The Trump administration says it will work to reverse a court decision blocking a Kentucky Medicaid waiver, that would, among other things, tie work requirements to Medicaid eligibility.
U.S. District Judge James Boasberg in Washington nullified the waiver in June, saying that the secretary of Health and Human Services (HHS) didn’t fully consider the ramifications of the waiver, which the state estimated might result in as many as 95,000 people losing coverage by the government-run health care program. He said the department’s decision was not in line with the Administrative Procedure Act, which allows a court to overrule an agency’s decision if it believes it “failed to consider an important aspect of the problem.”
The ruling came after 15 Kentucky residents filed a lawsuit against the state on the grounds that they could lose their health care coverage if new policies under the waiver were to be put into effect.

GIVEN ENTRIES:
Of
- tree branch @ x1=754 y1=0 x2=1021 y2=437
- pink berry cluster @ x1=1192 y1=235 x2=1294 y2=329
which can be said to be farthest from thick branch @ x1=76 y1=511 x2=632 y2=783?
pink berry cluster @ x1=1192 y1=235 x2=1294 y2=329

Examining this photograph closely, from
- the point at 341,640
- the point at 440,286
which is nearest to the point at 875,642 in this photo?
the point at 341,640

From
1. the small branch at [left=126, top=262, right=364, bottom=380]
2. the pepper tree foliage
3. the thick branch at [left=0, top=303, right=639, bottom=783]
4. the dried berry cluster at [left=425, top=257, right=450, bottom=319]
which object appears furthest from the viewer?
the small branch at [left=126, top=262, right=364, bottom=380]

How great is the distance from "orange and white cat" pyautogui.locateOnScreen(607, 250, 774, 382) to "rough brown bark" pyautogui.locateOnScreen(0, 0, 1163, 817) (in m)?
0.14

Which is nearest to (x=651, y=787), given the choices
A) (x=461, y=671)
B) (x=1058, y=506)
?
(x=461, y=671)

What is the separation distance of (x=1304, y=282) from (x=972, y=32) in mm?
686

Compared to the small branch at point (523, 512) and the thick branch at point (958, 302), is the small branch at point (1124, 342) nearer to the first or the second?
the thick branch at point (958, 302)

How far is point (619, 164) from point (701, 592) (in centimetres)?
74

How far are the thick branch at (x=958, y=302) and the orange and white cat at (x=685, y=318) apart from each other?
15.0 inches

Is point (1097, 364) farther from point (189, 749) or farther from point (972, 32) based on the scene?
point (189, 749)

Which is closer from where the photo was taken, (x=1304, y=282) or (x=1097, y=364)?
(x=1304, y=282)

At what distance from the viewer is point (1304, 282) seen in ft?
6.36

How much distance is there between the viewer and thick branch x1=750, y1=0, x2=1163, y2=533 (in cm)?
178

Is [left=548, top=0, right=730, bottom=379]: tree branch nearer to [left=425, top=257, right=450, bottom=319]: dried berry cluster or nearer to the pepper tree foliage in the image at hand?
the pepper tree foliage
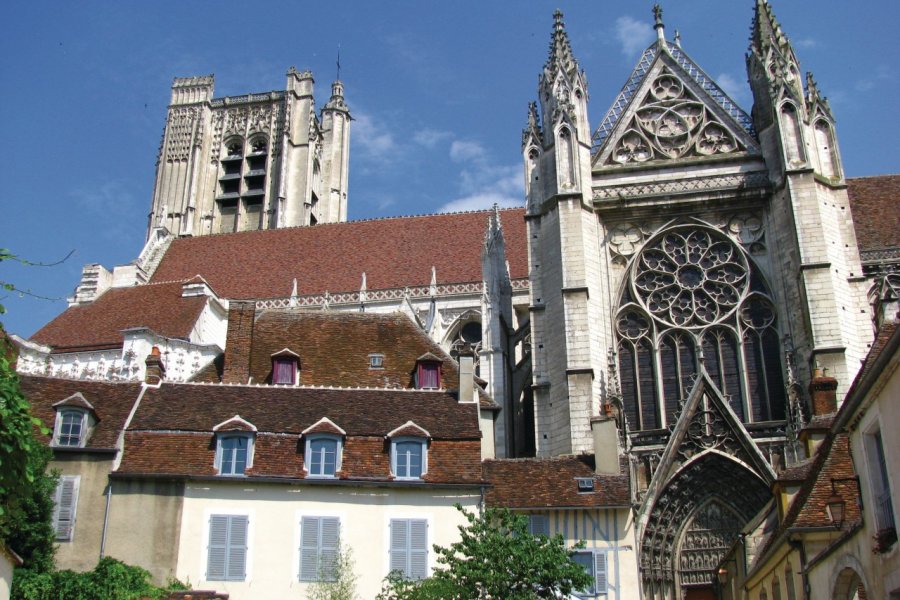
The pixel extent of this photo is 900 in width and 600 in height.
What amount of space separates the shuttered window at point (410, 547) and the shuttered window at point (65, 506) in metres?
4.88

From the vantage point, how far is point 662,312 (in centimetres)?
2306

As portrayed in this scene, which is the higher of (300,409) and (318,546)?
(300,409)

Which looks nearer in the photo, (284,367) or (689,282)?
(284,367)

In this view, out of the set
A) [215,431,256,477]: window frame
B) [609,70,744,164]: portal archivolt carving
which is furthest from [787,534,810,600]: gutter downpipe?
[609,70,744,164]: portal archivolt carving

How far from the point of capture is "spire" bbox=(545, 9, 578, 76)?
24.9m

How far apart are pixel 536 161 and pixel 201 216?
96.6 ft

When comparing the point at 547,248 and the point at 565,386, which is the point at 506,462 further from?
the point at 547,248

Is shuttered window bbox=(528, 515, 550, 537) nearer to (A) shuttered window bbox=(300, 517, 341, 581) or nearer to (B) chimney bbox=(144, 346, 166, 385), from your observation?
(A) shuttered window bbox=(300, 517, 341, 581)

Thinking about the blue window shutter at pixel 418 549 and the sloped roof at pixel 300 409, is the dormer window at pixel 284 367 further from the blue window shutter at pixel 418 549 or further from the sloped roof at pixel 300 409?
the blue window shutter at pixel 418 549

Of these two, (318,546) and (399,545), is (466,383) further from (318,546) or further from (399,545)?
(318,546)

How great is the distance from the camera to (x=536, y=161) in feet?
80.6

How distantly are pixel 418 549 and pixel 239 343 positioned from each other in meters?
6.79

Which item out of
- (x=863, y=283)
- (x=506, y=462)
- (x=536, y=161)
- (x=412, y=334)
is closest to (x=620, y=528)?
(x=506, y=462)

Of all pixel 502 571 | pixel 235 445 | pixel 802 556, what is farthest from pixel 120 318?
pixel 802 556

ACTIVITY 1:
Translate this sentence from the article on the Kentucky Medicaid waiver into Spanish: "The ruling came after 15 Kentucky residents filed a lawsuit against the state on the grounds that they could lose their health care coverage if new policies under the waiver were to be put into effect."
ACTIVITY 2:
Pick up the article on the Kentucky Medicaid waiver after its final sentence and write the next paragraph.

EXPECTED OUTPUT 1:
El fallo se produjo después de que 15 residentes de Kentucky presentaran una demanda contra el estado alegando que podrían perder su cobertura de atención médica si las nuevas políticas previstas en la exención llegaran a aplicarse.

EXPECTED OUTPUT 2:
“We suffered one blow in a district court in litigation,” said HHS Secretary Alex Azar. “We are undeterred. We are proceeding forward. We are fully committed to work requirements and community participation requirements in the Medicaid program. We will continue to litigate. We will continue to approve plans.”
Under the waiver, Kentucky could require its Medicaid patients to prove that they have participated in training, community service, a substance abuse treatment program or worked for at least 80 hours a month.
Critics say that could keep people from accessing health care services who need it to keep their jobs. The administration says it believes the work requirements will improve people’s physical and mental health and reduce reliance on government programs.